PALOS VERDES PENINSULA: SURVIVORS OF THE WORLD'S RICHEST COLLECTIONS OF PLEISTOCENE MARINE INVERTEBRATE FOSSILS


JACOBS, Stephen E., 2871 Sanford Lane, Carlsbad, CA 92008-6553, sejacobs@aabol.com

The Palos Verdes Peninsula, Los Angeles County, California has provided some of the richest collections of Pleistocene marine invertebrate fossils in the entire world. Most of the classic exposures are now gone or greatly reduced in outcrop area due to residential and commercial development. Exposures of Pleistocene sediments have been abundantly described in the geologic literature during the past ~150 years, but only a few exposures are still accessible. The important surviving exposures are at John S. Gibson Boulevard, 2nd Street, Timms Point and Knoll Drive in San Pedro, and the Richard R. Ball Sand Pit and Chandler Quarry in Rolling Hills Estates. The Chandler Quarry, which will soon be covered by encroaching residential development, now contains perhaps the most spectacular exposure of the San Pedro Sand and Palos Verdes Sand. The Palos Verdes Sand in the Chandler Quarry is unusual, because it has the thickest known section (~30 feet) in the Palos Verdes Peninsula with several recognizable sub-units well exposed.

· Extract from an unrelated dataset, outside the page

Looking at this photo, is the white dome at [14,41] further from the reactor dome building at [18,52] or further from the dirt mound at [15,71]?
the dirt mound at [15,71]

The Pleistocene deposits that mainly occur along the northern flank of the Palos Verdes Hills and in San Pedro consists of middle Pleistocene Lomita Marl, Timms Point Silt and San Pedro Sand unconformably overlain by upper Pleistocene Palos Verdes Sand. The Lomita Marl contains a fossil assemblage dominated by abundant mollusks and foraminifers indicating outer sub-littoral, moderately deep cool water in the lower beds and warm shallower inner sub-littoral water in the upper beds. The Timms Point Silt contains an assemblage of abundant mollusks and common foraminifers indicating deposition at depths greater than 92 meters in cool water. The Sand Pedro Sand contains a scattered assemblage of common mollusks indicating deposition at a depth of 92 meters near base, to about 18-27 meters at top in a mostly deltaic environment. The overlying Palos Verdes Sand contains very abundant mollusks indicating deposition in warm water at depths ranging from 0 to 27 meters, which is inner sub-littoral. Of the approximately 13 terraces that step up the Palos Verdes Hills, only the youngest and lowermost three or four terraces have provided the prolific fossil finds.

Recent photographs of some of the remaining exposures and some of the fossil content will highlight this talk.